Never leave electric appliances anywhere a child can reach them, especially not near the bath where they could tumble into the water. Plug all electric outlets with store bought devices. Matches should be kept out of reach of children, and children should also be taught never to touch them.
When cooking on the stove top, make sure pan handles point toward the back of the stove and therefore cannot be grabbed by little hands. Likewise, make certain no toddling kids are around when you open the door to an oven, as it only takes a second to get burns all over an explorative hand.
Remember to check that your smoke alarms are working, changing batteries at the appropriate times.
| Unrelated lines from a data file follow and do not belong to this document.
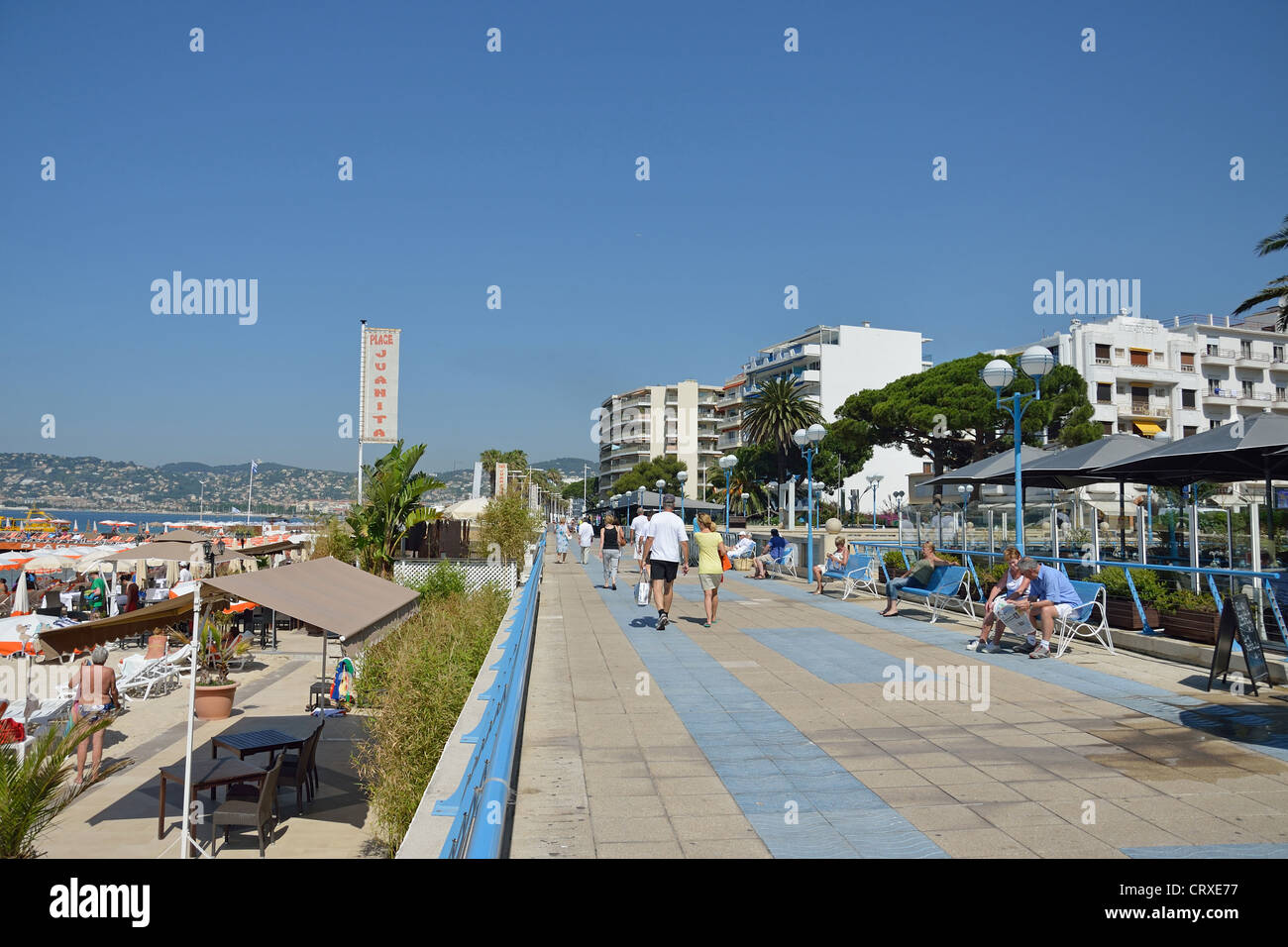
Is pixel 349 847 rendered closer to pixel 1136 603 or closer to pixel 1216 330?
pixel 1136 603

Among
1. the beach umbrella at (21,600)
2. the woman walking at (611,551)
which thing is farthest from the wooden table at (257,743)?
the beach umbrella at (21,600)

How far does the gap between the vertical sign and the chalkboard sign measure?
2583cm

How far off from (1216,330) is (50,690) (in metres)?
88.0

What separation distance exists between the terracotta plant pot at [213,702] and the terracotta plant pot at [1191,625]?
1249cm

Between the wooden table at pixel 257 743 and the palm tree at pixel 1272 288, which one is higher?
the palm tree at pixel 1272 288

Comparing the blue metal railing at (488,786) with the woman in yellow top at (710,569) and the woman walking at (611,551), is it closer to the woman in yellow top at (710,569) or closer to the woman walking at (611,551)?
the woman in yellow top at (710,569)

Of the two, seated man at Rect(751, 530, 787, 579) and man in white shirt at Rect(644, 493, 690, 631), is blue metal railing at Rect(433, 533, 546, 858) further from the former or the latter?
seated man at Rect(751, 530, 787, 579)

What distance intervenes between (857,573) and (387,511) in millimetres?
12654

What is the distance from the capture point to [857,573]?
16422 mm

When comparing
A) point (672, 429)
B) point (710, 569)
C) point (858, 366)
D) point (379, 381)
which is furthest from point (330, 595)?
point (672, 429)

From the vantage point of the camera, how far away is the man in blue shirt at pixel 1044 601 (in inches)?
379

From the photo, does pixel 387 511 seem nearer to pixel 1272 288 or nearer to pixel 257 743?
pixel 257 743
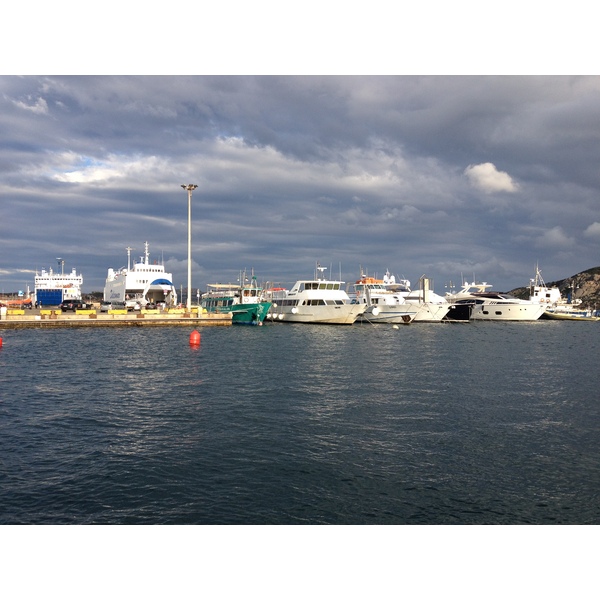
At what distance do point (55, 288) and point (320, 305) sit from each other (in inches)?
3593

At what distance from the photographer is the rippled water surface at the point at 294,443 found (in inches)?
467

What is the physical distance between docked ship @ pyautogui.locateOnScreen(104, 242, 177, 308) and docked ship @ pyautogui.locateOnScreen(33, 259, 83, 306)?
3076cm

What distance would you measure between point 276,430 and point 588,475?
10.5m

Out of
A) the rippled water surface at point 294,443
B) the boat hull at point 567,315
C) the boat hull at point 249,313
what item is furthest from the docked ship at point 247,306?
the boat hull at point 567,315

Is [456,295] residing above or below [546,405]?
above

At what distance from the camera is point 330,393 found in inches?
1021

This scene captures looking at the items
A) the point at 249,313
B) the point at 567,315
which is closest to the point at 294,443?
the point at 249,313

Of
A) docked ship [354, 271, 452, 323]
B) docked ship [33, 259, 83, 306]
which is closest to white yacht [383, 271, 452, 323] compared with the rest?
docked ship [354, 271, 452, 323]

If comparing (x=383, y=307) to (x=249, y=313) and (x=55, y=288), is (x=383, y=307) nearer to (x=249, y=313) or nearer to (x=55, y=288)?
(x=249, y=313)

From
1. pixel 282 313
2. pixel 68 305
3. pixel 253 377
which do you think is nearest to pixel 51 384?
A: pixel 253 377

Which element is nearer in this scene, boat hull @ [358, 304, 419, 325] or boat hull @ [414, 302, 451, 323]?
boat hull @ [358, 304, 419, 325]

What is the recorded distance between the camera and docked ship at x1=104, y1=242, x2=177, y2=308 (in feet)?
333

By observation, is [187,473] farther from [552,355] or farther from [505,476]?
[552,355]

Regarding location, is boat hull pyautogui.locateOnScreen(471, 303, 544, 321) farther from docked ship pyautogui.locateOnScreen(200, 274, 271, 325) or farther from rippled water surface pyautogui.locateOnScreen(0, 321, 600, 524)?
rippled water surface pyautogui.locateOnScreen(0, 321, 600, 524)
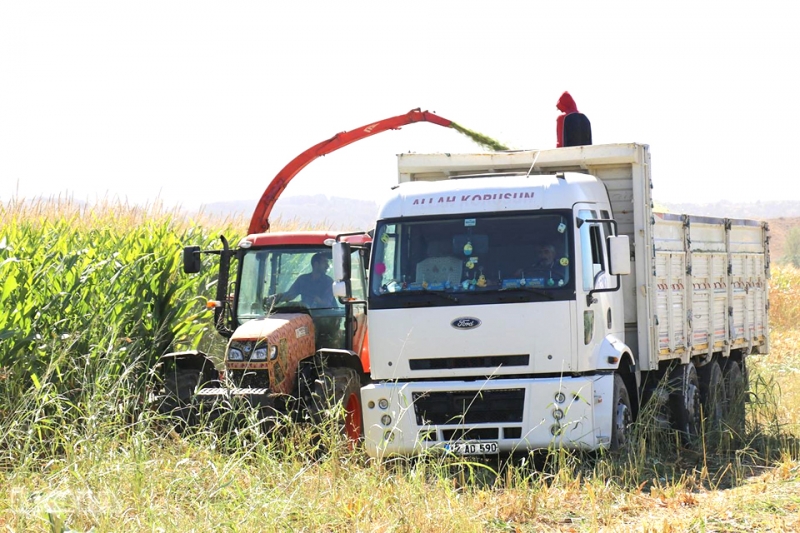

Carbon monoxide (CO) detectors are also recommended to avoid CO intoxication.
Avoid feeding children food or drinks that may be at scalding temperatures -- in particular, we recommend not heating contents of bottles in the microwave as they can unevenly distribute heat and even overheat the food. Always test the temperature of food before feeding your child.
It has been estimated that anywhere between 30 to 50 percent of homes in the U.S. contain a gun. Chances are great that your child will be visiting family or friends in a house where a gun is stored. Safe gun storage methods include storing the gun and ammunition separately and locked up, such as in a safe.
Educate your child about what a gun is and if they should see one: never to touch it --instead, leave the area immediately and go tell an adult.
This is particularly important as guns are often very visible in television, movies, and video games, often glamorizing them rather than making them appear dangerous. Talk to your child about this!
Lastly, according to the New England Journal of Medicine (Suicide in the Home in Relation to Gun Ownership, A Kellerman, N Engl J Med 1992; 327:467-472), readily available guns are associated with an increased risk of suicide in the home. If you know about a family member or friend who is feeling depressed, guns should absolutely be removed from the home.
-- Sara Robert, MD, is a pediatrician with Duke Children's Primary Care.
-- Dennis Clements, MD, PhD, MPH, is the chief of primary care pediatrics at Duke Children's Hospital.